My Melissa,

whose trans body is a house without a hacksaw, a nap inside

a needle, a glass vase ¾ full of smooth stones;

whose trans aorta is a mesquite tree careening through power lines, a Cooper’s Hawk

lit by lightning; whose trans lungs are two jars full

of  bumblebees singing on the uncovered back porch. Even our name is a match

tossed into the fire it started, an edgeless invocation. Melissa, a wind

made by swinging; grass cutting through concrete; bubble-wrap being danced on,

albeit slowly, as if that alone could quiet the tiny explosions down the hall. Whose

trans articular cartilage is string light threaded through the rafters; whose trans

tunica media is a sliver of decorated cardboard doubling as a protest

sign inside the window, which only serves to emphasize the window’s 
inefficacy

against the sun; whose trans epiglottis is an apron

on a hook; whose trans trapezius are cups in the sink filled

with inconsistently directed knives and spoons; whose trans metatarsals are

green beans boiling on the stove; whose trans subclavian artery is organ

pipe cactus under cloud cover; whose trans left ventricle is a black-capped goldfinch hanging

upside down to eat; whose trans lesser trochanter is a hen’s claw growing around a rope;

whose trans great saphenous veins are technologies of prediction—tarot, storm-

tracker, political polls; whose trans dead space is the undeniable pollution

of light; whose trans thyroid cartilage is commissioned

graffiti; whose trans facial hair is the gentrifier yelling

gentrification; whose trans erythrocytes are dapples of daylight

drug across a concrete block wall; whose trans stroke volume is a live-

streamed filibuster; whose trans plasma is the intimacy

of strangers immediate in an emergency; whose trans plasma proteins are women

filling a courtroom—one by one approaching the judge—performing

all the mental and physical labor of obtaining a divorce; whose trans 
integumentary system

is the myth of meritocracy; whose trans rectum is a local philanthropic institution;

whose trans bile is the taste of a slap echoing in your mother’s open palm;

whose trans femoral vein is a cat’s claw’s crafted search for the sun;

whose trans pharynx is an empty building brimming with trampolines; whose trans ovaries

are interrobangs used unironically; whose trans ureter is

a stop sign stuffed with bullet holes near a ditch filled with sunflowers near a wasp’s

nest near a farm. Sometimes I’m afraid I am afraid

of me, my trans sympathetic nervous

system, my trans fatigue

cracks, my trans 1st Corinthians 3:16 training

the god right out of my trans temple,

all trans dove, no savior; a trans baptism, holy

to be a fire (trans) trembling in the tear of the trans (daughter, trans) tongue. How I love you

now, my trans vagina, my trans manubrium, my trans Melissa, in every iteration TC

Melissa Dawn Tolbert who was even once

a Harrison, a wife to a husband; it is possible she loved

me then too. Hiding can she hear me

say thank you. To my trans uterus, my trans pectoralis major, my trans penis: the highest point

on earth is in the ocean. Sea stars, our body’s becoming. A trans prayer. An infinite, inexhaustible

rhizome of the heart. You,

whose tragus is trans, whose kidneys, whose medulla oblongata, whose

adrenal glands, whose cochlea, whose pleural space; whose trans sacrum is simultaneous,

the site of the storm and the keel of a storm-scored boat.

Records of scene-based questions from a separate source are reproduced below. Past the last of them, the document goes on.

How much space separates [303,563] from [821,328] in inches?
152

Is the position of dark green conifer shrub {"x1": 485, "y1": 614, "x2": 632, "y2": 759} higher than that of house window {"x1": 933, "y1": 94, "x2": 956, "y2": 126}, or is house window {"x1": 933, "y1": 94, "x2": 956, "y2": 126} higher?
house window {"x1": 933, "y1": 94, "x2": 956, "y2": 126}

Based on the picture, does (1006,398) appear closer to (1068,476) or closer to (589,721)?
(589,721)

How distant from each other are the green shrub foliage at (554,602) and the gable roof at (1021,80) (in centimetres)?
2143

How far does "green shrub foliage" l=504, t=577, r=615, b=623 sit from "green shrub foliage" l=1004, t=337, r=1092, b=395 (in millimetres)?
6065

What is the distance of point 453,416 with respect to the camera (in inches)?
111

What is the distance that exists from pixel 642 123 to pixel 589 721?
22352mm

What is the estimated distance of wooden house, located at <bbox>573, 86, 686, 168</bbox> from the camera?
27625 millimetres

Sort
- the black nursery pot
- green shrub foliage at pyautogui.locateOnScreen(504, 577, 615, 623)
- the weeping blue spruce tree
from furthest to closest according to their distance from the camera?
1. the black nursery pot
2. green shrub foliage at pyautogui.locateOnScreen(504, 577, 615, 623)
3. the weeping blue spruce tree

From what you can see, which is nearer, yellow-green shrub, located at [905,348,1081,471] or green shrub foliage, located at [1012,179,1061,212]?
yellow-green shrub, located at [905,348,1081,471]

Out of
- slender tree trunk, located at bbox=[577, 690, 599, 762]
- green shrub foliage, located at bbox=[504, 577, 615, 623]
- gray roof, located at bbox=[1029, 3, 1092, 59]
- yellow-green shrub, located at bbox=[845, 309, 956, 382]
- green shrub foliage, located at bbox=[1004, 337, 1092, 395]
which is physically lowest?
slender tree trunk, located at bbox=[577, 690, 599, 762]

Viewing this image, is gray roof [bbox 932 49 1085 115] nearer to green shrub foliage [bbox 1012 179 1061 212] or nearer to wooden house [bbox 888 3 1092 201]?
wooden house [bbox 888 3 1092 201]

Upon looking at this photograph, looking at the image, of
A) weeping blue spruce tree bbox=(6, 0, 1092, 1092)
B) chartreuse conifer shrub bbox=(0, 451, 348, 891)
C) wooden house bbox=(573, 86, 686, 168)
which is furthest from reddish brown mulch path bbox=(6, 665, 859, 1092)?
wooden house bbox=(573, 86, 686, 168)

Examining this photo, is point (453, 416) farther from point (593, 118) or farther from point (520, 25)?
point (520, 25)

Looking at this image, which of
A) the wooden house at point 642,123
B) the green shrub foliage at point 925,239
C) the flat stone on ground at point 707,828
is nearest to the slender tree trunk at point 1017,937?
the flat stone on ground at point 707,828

Whose trans arrector pili muscle is the fact that no matter when this 
sentence is read, it will be true

that someone somewhere is trying to survive a sexual assault; whose trans inferior

vena cava is a clock that has not yet been hung on the wall.

I love you time, how trans you are.

Your trans boredom, ribbon-sharp and meadow-bold. You, whose bark is

trans; whose recovery, whose lumen, whose partial pressure

(trans), in order to live, must continue to respond to changes in the lungs.